The main activities of Compartment IV may be analysed under the headings of: Chemical actions; Absorption] Muscular movements. The three types of activity are, however, closely interwoven and directed towards a common end; they are,
for all practical purposes, taking place simultaneously.

CHEMICAL ACTIONS

The largest gland providing digestive juice is the pancreas, but most of the glands of the wall of the small intestine contribute digestive fluids. In addition, bile from the liver, although not containing any digestive ferments, is added to the digestive mixture and must be considered in its chemical
processes. While the greater part of the chemical action on the chyme takes place in the interior of the tube, a certain amount of it is carried out actually in the cells of the intestinal gland tubules. All the digestive reagents of this compartment are most active in an alkaline medium.
It will simplify the discussion of the various constituents of the digestive juice to consider separately the contributions of the three main sources, namely, pancreas, intestinal glands, and liver.
Pancreas.—The secretion of the pancreas is stimulated partly by nervous impulses through the vagi, and partly by a hormone—secretin—derived from cells of a large stretch of the intestinal wall.
There is a distinct difference in composition between the pancreatic juice stimulated by nervous activity and that stimulated by the hormone. Pancreatic juice resulting from stimulation of the vagi is rich in ferments but poor in alkali. The juice produced by chemical action has the opposite characteristics—it is rich in alkali but poor in ferments. Both factors—nervous and chemical—are used to initiate the normal flow of pancreatic juice and both come quickly into action. It is probable (and has actually been observed) that the
swallowing of food, or even the sight of it, is followed very rapidly by a (nervous) secretion of pancreatic juice. Also, the entry of acid chyme into the duodenum initiates almost at once a (chemical) secretion of the juice. The relation of this chemically stimulated pancreatic juice to the later stages of gastric digestion is worthy of note; in the fluid regurgitated through the pylorus, neutralization òf the stomach acid rather than digestive action is the dominant requirement, and for this the chemically stimulated juice would seem to be the more suitable.
Pancreatic juice is an alkaline fluid containing several digestive ferments, the chief of which are: Trypsinogen; Lipase; Amylase.
Before it can effect any digestive action trypsinogen must be converted into trypsin. This is brought about mainly by a substance—enterokinase—which is elaborated by the intestinal glands, although some other materials, e.g., bile, are also able to convert some of the trypsinogen into trypsin.

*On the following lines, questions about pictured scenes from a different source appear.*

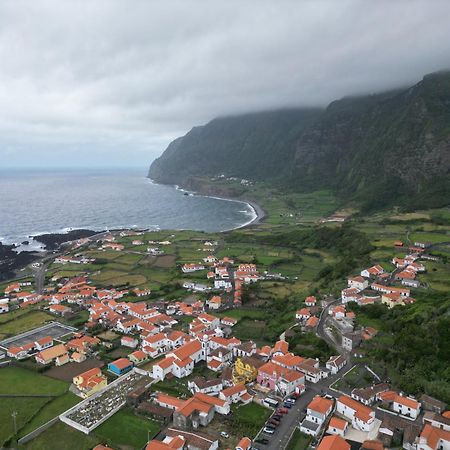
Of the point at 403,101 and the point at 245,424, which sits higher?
the point at 403,101

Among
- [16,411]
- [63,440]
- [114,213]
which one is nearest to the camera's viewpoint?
[63,440]

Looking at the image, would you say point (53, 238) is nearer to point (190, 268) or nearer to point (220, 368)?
point (190, 268)

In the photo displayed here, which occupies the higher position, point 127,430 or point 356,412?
point 127,430

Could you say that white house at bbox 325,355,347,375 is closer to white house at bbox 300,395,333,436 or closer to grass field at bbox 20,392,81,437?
white house at bbox 300,395,333,436

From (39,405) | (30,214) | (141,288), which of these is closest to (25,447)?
(39,405)

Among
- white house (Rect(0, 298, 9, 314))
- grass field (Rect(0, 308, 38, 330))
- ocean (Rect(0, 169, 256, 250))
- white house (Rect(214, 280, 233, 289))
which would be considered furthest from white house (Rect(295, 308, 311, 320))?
ocean (Rect(0, 169, 256, 250))

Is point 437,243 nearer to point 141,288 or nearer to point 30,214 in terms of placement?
point 141,288

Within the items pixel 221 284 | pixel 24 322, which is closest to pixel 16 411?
pixel 24 322
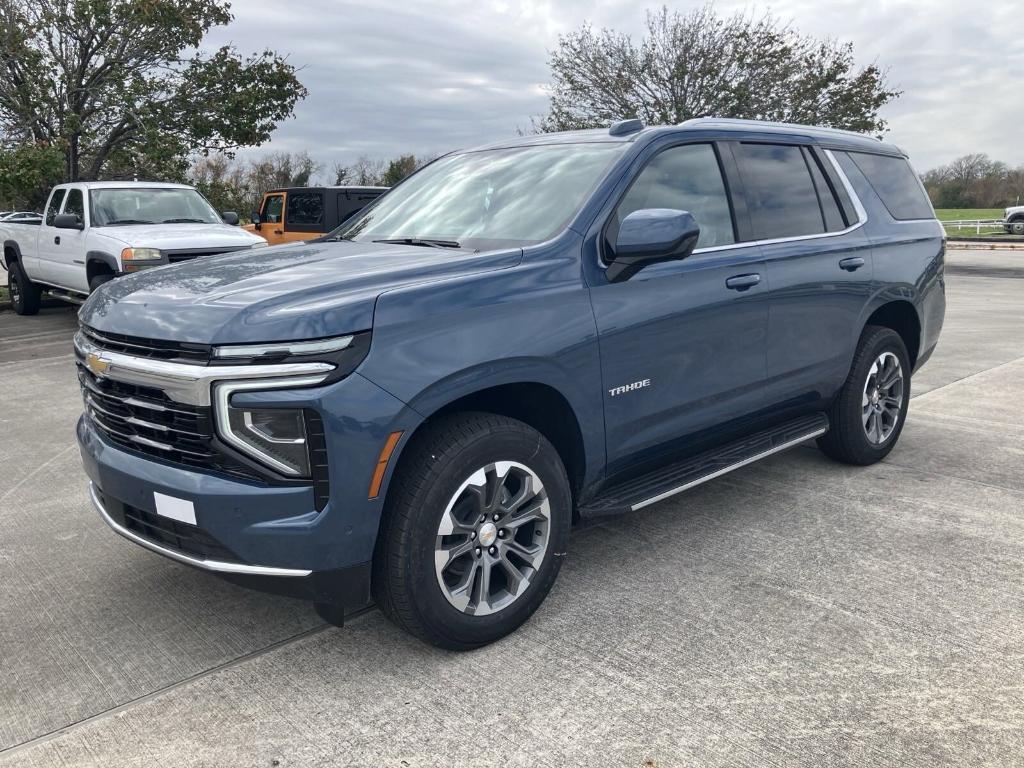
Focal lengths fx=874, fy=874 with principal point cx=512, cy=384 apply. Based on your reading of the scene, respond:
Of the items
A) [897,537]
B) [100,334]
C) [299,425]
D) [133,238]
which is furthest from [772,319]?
[133,238]

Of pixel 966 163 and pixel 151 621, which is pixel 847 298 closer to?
pixel 151 621

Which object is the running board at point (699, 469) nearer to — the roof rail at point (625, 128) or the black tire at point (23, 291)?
the roof rail at point (625, 128)

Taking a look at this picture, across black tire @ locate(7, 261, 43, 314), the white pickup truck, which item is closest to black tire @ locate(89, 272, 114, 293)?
the white pickup truck

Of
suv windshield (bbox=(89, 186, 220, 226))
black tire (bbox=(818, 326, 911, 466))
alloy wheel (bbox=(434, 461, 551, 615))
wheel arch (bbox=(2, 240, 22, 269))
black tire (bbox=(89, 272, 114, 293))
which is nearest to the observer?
alloy wheel (bbox=(434, 461, 551, 615))

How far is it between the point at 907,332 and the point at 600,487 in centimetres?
293

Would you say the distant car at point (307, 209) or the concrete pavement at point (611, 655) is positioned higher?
the distant car at point (307, 209)

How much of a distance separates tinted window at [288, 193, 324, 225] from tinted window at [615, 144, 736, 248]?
41.8 feet

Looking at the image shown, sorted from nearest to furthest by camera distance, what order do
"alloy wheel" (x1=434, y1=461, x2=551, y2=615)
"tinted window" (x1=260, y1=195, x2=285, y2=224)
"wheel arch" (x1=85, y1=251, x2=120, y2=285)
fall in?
"alloy wheel" (x1=434, y1=461, x2=551, y2=615), "wheel arch" (x1=85, y1=251, x2=120, y2=285), "tinted window" (x1=260, y1=195, x2=285, y2=224)

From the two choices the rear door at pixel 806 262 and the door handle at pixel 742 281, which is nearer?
the door handle at pixel 742 281

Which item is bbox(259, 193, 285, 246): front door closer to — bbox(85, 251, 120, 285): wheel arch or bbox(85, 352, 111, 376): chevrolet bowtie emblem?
bbox(85, 251, 120, 285): wheel arch

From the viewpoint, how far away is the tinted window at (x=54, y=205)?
1169 centimetres

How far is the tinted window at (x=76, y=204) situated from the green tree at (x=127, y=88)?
15.1 feet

In the prepared chyme that reaches Compartment IV a large part of the protein content of the meal has been converted into peptones by the pepsin and H C l of the stomach. By the action of trypsin and alkali this process is continued; protein is converted into alkali metaprotein, proteoses, and peptone, but the cleavage of the peptone is taken further and some of it is broken down into groups of amino-acids termed peptids.
Lipase is responsible for dealing with the greater part of the fats of the diet. In a mixed diet there are usually some free fatty acids, and the HCl of the stomach may hydrolyse a small amount of neutral fat. The chief digestive change, however, is effected by lipase. By the action of this enzyme, neutral fat is split up into fatty acids and glycerol. Some of the fatty acids thus split off enter into combination with the alkalis of the digestive juices and form soaps. The soaps form thin coverings round the oil globules and convert the remaining fat into a fine emulsion. This process reduces the surface tension between the watery solution of lipase and the oil globules, and enables the ferment to carry out and complete the splitting of the fat.
The ferment amylase acts on all forms of starch, differing in this respect from ptyalin, which can act only on cooked starch. Starch is converted by amylase into maltose.
Intestinal Glands.—These glands secrete a fluid—succus entericus—which contains a variety of ferments, and a substance already mentioned, enterokinase, that converts trypsinogen into trypsin. A group of ferments—peptidases —were originally described as a single ferment, erepsin. These continue the action of trypsin and convert the inter- mediate products of peptic and tryptic digestion into the final amino-acids. It is probable that some of the peptidases are not secreted into the succus entericus, but carry out their actions within the epithelial cells of the intestinal wall.
The other important ferments of the succus entericus are a group—invertase (sucrase), maltase, and lactase—which complete the conversion of the starches and sugars into glucose.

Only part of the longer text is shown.